▸ **Text segment**
[PATCH 4.4 006/104] f2fs: fix to convert inline directory correctly

From: Greg Kroah-Hartman
Date: Thu Jan 24 2019 - 14:25:47 EST


4.4-stable review patch. If anyone has any objections, please let me know.

------------------

From: Chao Yu <chao2.yu@xxxxxxxxxxx>

With below serials, we will lose parts of dirents:

1) mount f2fs with inline_dentry option
2) echo 1 > /sys/fs/f2fs/sdX/dir_level
3) mkdir dir
4) touch 180 files named [1-180] in dir
5) touch 181 in dir
6) echo 3 > /proc/sys/vm/drop_caches
7) ll dir

ls: cannot access 2: No such file or directory
ls: cannot access 4: No such file or directory
ls: cannot access 5: No such file or directory
ls: cannot access 6: No such file or directory
ls: cannot access 8: No such file or directory
ls: cannot access 9: No such file or directory
...
total 360
drwxr-xr-x 2 root root 4096 Feb 19 15:12 ./
drwxr-xr-x 3 root root 4096 Feb 19 15:11 ../
-rw-r--r-- 1 root root 0 Feb 19 15:12 1
-rw-r--r-- 1 root root 0 Feb 19 15:12 10
-rw-r--r-- 1 root root 0 Feb 19 15:12 100
-????????? ? ? ? ? ? 101
-????????? ? ? ? ? ? 102
-????????? ? ? ? ? ? 103
...

The reason is: when doing the inline dir conversion, we didn't consider
that directory has hierarchical hash structure which can be configured
through sysfs interface 'dir_level'.

By default, dir_level of directory inode is 0, it means we have one bucket
in hash table located in first level, all dirents will be hashed in this
bucket, so it has no problem for us to do the duplication simply between
inline dentry page and converted normal dentry page.

However, if we configured dir_level with the value N (greater than 0), it
will expand the bucket number of first level hash table by 2^N - 1, it
hashs dirents into different buckets according their hash value, if we
still move all dirents to first bucket, it makes incorrent locating for
inline dirents, the result is, although we can iterate all dirents through
->readdir, we can't stat some of them in ->lookup which based on hash
table searching.

This patch fixes this issue by rehashing dirents into correct position
when converting inline directory.

▸ **Objectives**
1) Answer these questions from the patch text:
(a) What value is written to dir_level in the reproduction steps?
(b) What is the default dir_level of a directory inode?
(c) How does the patch fix the issue?
2) Decide whether each statement agrees with the patch text, giving yes or no and quoting the words that settle it.
(a) The reproduction mounts f2fs with the inline_dentry option.
(b) When dir_level is greater than 0, the dirents cannot be iterated through ->readdir.
(c) With the default dir_level, the first-level hash table has one bucket.
3) Please reproduce the part of the patch text that opens with the words containing "The reason is: when" and closes with "normal dentry page.".

▸ **Given material**

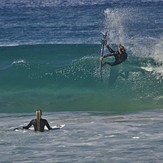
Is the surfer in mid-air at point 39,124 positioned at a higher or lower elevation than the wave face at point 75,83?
lower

▸ **Final results**
1)
(a) 1
(b) 0
(c) It rehashes dirents into the correct position when converting an inline directory.

2)
(a) Yes: "mount f2fs with inline_dentry option"
(b) No: "although we can iterate all dirents through ->readdir, we can't stat some of them in ->lookup"
(c) Yes: "it means we have one bucket in hash table located in first level"

3)
The reason is: when doing the inline dir conversion, we didn't consider
that directory has hierarchical hash structure which can be configured
through sysfs interface 'dir_level'.

By default, dir_level of directory inode is 0, it means we have one bucket
in hash table located in first level, all dirents will be hashed in this
bucket, so it has no problem for us to do the duplication simply between
inline dentry page and converted normal dentry page.